Рауф недовольно сморщил лоб, будто словил себя на неверной или ненужной информации.

– И во что же вылилась Ваша обида на судьбу? – осмелилась прервать недолгое молчание Анна.

– В страх! – Не медлил с ответом Рауф. – Я боялся бедности, я боялся стать хоть на время для кого-то ненужным… Моих братьев из детского дома забрал дядя, но меня не забрали, объяснив, что дядя попросту не сможет прокормить всех нас. Это было очень больно! Остаться наедине с горем можно, когда ты один; делить горе с теми, кого оно коснулось – проще и вернее… Но я остался один. Мне было очень жаль себя… Помню, как спустя год к нам в детский дом привезли белокурого мальчишку, который то и дело мочился в штаны и плакал. Я почувствовал какую-то лёгкость, превосходство что ли… Подошёл к нему и, тыча в его дорогую хлопковую рубашку пальцем, повторял: «Ты жалкий маменькин сынок, здесь ты не нужен никому!» Мальчик перестал плакать: то ли испугался меня, то ли обдумывал мои слова…
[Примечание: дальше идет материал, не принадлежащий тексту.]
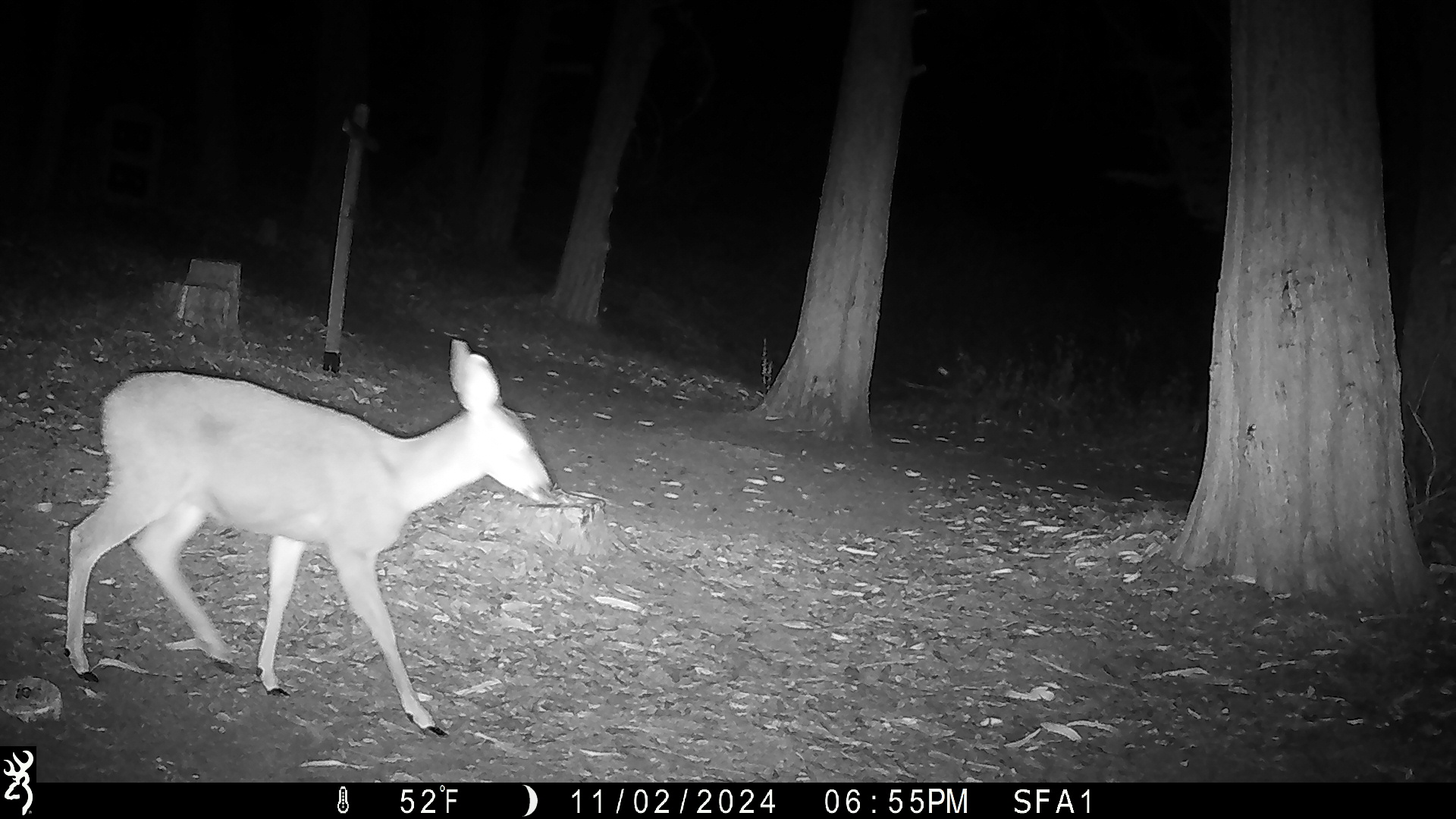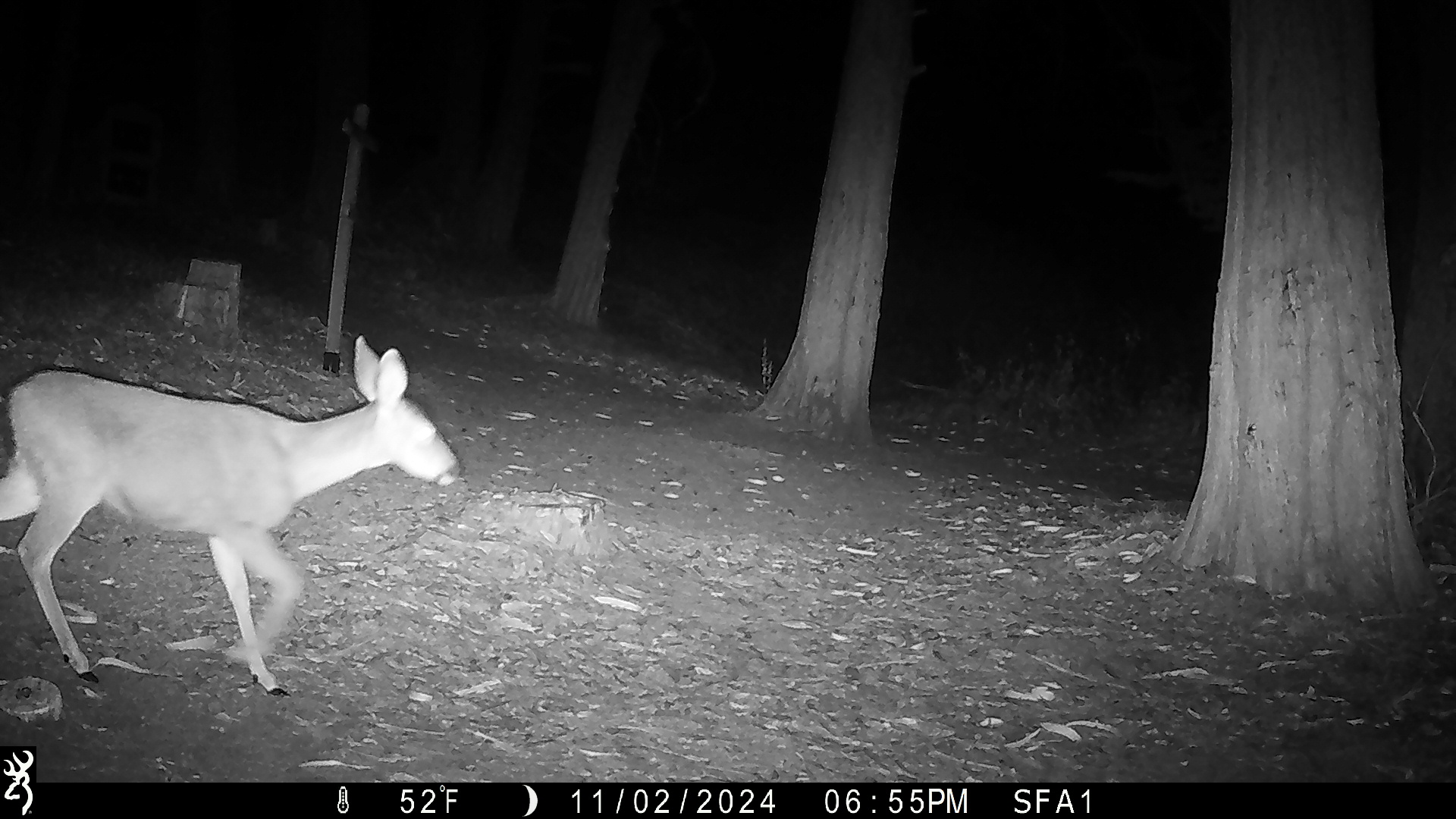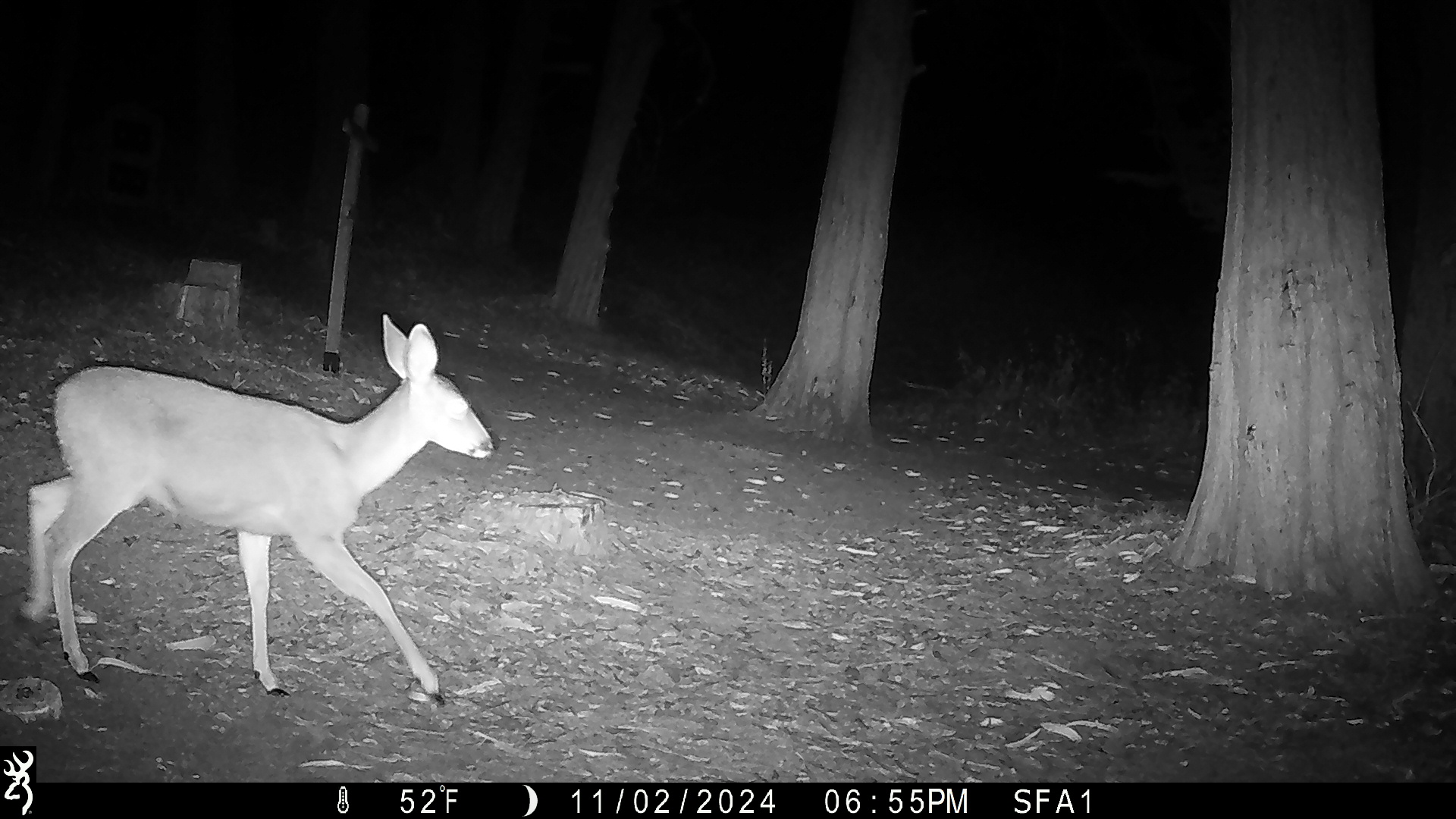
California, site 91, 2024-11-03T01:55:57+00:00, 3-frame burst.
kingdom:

А то чувство превосходства мне стало наркотиком… Я часто тешил себя тем, что показывал слабакам их место. В зрелом возрасте эта отрада мною скрывалась: я давил на больное тонко, дипломатично, якобы ненароком… Я узнал, что мои братья живут в деревне, в которую забрал их дядя.

Рауф засмеялся:

– Я одел свой лучший костюм и приехал на могилу матери в её день рождения. Приехал даже не к ней: я знал, что братья будут там… Они были в протертых штанах, неглаженых рубашках, рядом с ними стояли такие же непутёвые женщины, и я снова почувствовал радость превосходства. Мы поговорили о том, как я хорошо устроился, а когда они пригласили меня на ужин – я равнодушно отказался, сказав, что не имею на это времени.

…А ещё я любил женщину! – будто осенило Рауфа; Я встретил её уже в зрелом возрасте, когда точно знал, какой должна быть женщина рядом со мной… но ей было мало моего внимания… Она была танцовщицей в цыганском ансамбле. На моё тридцатилетие друзья сделали мне сюрприз и пригласили в ресторан, где мы отмечали, цыганский ансамбль. Я не особый любитель сюрпризов, но этот мне понравился, и причиной была она… Черноглазая, стройная, улыбчивая; она покорила всех! Все собравшиеся мужчины не отводили от неё глаз, но она улыбалась мне! Я заплатил ансамблю, чтобы они остались до конца торжества, и попросил её присесть рядом со мной к столу. Я помню, как она опустошала бокал за бокалом, и выпитое красное вино красило её щёки и губы. Она много танцевала, и я поймал себя на мысли, что беспокоюсь: как она будет чувствовать себя завтра после этих плясок в винном угаре…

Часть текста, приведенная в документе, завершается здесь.